Saham treasuri adalah saham yang dibeli kembali oleh manajemen perusahaan emiten dari pasar untuk tujuan tertentu. Saham ini pada dasarnya merupakan saham biasa yang sebelumnya telah beredar di publik, namun kemudian kembali dimiliki perusahaan atas nama perusahaan itu sendiri melalui aksi pembelian kembali (buyback).

Buyback tidak dilakukan tanpa alasan. Sejumlah tujuan yang kerap melatarbelakangi pembentukan saham treasuri antara lain untuk diberikan kepada manajer atau karyawan sebagai bonus dan kompensasi, mendorong harga saham, menambah jumlah lembar saham untuk kepentingan penguasaan perusahaan lain, serta mengurangi jumlah saham beredar agar laba per saham (earnings per share) meningkat.

Dari sisi regulasi, aksi buyback saham oleh perusahaan terbuka di Indonesia diatur dalam Peraturan Otoritas Jasa Keuangan (OJK) Nomor 30/POJK.04/2017 tentang Pembelian Kembali Saham yang Dikeluarkan oleh Perusahaan Terbuka. Dalam praktiknya, perusahaan yang sebelumnya melepas saham ke publik melalui penawaran umum perdana (IPO) dapat melakukan buyback, termasuk pada kondisi pasar yang dinilai tidak kondusif dan ketika harga saham mengalami penurunan.

Di Indonesia, praktik buyback yang menghasilkan saham treasuri telah dilakukan oleh sejumlah emiten pada berbagai periode. Salah satu contohnya adalah Bank Rakyat Indonesia (BBRI) yang melakukan buyback pada 2015 dan 2016. Saham hasil buyback tersebut kemudian dialihkan untuk program kepemilikan saham bagi pekerja perusahaan pada 2020.

Contoh lain datang dari PT Sido Muncul Tbk (SIDO). Dalam periode 28 Januari 2021 hingga 25 Februari 2022, perusahaan yang bergerak di industri jamu dan farmasi ini dikabarkan menjual saham treasuri sebanyak 229 juta lembar.

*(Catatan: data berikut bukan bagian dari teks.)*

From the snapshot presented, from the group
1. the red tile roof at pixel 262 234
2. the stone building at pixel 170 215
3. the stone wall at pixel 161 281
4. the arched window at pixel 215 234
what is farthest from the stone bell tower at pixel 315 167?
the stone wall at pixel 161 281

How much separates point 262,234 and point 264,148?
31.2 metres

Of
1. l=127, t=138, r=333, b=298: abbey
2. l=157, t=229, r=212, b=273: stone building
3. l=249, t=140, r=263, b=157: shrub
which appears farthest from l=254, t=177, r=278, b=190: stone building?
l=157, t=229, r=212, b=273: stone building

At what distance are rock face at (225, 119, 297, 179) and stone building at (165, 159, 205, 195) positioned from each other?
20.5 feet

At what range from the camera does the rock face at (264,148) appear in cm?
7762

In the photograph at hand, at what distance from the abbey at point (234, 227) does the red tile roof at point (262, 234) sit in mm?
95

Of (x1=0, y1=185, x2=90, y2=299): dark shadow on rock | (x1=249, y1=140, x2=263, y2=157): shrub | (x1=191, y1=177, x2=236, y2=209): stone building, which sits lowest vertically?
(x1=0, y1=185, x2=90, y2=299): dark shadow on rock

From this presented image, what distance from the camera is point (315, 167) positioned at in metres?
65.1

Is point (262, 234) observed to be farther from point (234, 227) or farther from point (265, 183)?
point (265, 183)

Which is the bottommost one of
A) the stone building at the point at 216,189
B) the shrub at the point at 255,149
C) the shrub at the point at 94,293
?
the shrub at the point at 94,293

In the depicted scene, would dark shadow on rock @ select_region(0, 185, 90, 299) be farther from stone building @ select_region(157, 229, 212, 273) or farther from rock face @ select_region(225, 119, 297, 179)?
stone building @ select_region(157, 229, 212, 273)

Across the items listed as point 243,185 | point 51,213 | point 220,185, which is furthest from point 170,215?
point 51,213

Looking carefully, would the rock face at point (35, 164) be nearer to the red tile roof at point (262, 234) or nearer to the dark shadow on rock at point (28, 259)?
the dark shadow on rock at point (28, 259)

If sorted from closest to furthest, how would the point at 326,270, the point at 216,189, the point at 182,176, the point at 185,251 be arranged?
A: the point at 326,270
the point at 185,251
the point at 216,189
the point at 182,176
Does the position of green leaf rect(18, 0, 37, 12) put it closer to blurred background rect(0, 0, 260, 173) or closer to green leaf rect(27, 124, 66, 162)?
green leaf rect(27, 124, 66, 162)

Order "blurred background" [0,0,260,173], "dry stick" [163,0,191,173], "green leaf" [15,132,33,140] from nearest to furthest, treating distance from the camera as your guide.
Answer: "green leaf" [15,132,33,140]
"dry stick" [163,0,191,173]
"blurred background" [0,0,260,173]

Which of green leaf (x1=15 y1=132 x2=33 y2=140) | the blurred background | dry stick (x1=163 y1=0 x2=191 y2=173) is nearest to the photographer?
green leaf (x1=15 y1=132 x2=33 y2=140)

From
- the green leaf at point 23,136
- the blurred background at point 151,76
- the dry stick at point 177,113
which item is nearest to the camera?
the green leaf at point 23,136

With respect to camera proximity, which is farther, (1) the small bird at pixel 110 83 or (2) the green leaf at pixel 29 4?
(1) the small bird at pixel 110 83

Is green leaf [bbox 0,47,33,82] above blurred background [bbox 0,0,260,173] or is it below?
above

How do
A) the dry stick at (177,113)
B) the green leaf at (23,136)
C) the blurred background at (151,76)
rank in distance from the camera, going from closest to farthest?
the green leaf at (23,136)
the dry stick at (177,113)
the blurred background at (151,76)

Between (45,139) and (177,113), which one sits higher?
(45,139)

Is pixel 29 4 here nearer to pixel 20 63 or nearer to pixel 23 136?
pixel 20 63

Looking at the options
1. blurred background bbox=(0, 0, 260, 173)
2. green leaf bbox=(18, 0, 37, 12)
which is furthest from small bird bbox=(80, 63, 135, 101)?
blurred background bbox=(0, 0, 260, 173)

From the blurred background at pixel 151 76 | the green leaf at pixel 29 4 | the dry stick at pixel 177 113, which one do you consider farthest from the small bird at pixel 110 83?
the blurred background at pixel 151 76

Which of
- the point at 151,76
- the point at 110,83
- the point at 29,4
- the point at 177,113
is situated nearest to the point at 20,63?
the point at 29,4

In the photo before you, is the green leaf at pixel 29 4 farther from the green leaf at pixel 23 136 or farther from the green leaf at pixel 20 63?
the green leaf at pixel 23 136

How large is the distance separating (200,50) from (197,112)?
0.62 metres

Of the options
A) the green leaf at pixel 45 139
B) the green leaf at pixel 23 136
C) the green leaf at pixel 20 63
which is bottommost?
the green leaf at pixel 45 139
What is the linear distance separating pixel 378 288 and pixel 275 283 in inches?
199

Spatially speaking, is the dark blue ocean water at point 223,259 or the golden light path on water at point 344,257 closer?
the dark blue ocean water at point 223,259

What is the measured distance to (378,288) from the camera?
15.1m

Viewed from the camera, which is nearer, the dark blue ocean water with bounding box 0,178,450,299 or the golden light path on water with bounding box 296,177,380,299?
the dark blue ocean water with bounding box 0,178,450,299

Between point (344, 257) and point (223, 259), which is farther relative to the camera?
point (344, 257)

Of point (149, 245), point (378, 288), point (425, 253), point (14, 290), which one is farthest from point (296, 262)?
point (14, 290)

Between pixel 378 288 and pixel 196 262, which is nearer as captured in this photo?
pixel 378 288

Selain itu, terdapat pula emiten yang melepas kembali saham treasuri pada 2022, baik melalui penawaran di pasar reguler maupun melalui program management and employees stock option plan (MESOP). Sejumlah nama yang disebut dalam konteks ini antara lain PT Dharma Satya Nusantara Tbk (DSNG), PT Lautan Luas Tbk (LTLS), dan PT Siloam International Hospitals Tbk (SILO).

Memasuki 2025, PT Telkom Indonesia (Persero) Tbk (TLKM) disebut bersiap melakukan buyback saham melalui Rapat Umum Pemegang Saham Tahunan (RUPST). Dalam rapat tersebut, pihak-pihak yang hadir setuju untuk melakukan buyback yang menghasilkan saham treasuri dengan nilai Rp3 triliun.

Adapun cara perusahaan memperoleh kembali saham yang sudah beredar di publik dapat dilakukan melalui beberapa metode. Pertama, tender offer, yakni ketika perusahaan mengumumkan secara langsung rencana pembelian kembali saham pada harga dan periode tertentu. Kedua, open-market repurchase, yaitu pembelian kembali melalui pialang dengan harga mengikuti harga pasar serta disertai pembayaran komisi pada tingkat normal. Ketiga, dutch auction, di mana perusahaan menyampaikan rentang harga penawaran dan mekanismenya menyerupai lelang; pemegang saham memilih harga untuk menjual sahamnya kepada perusahaan.

Dengan demikian, saham treasuri merupakan hasil dari aksi buyback yang memiliki tujuan dan mekanisme tertentu, serta berada dalam kerangka aturan yang telah ditetapkan regulator pasar modal di Indonesia.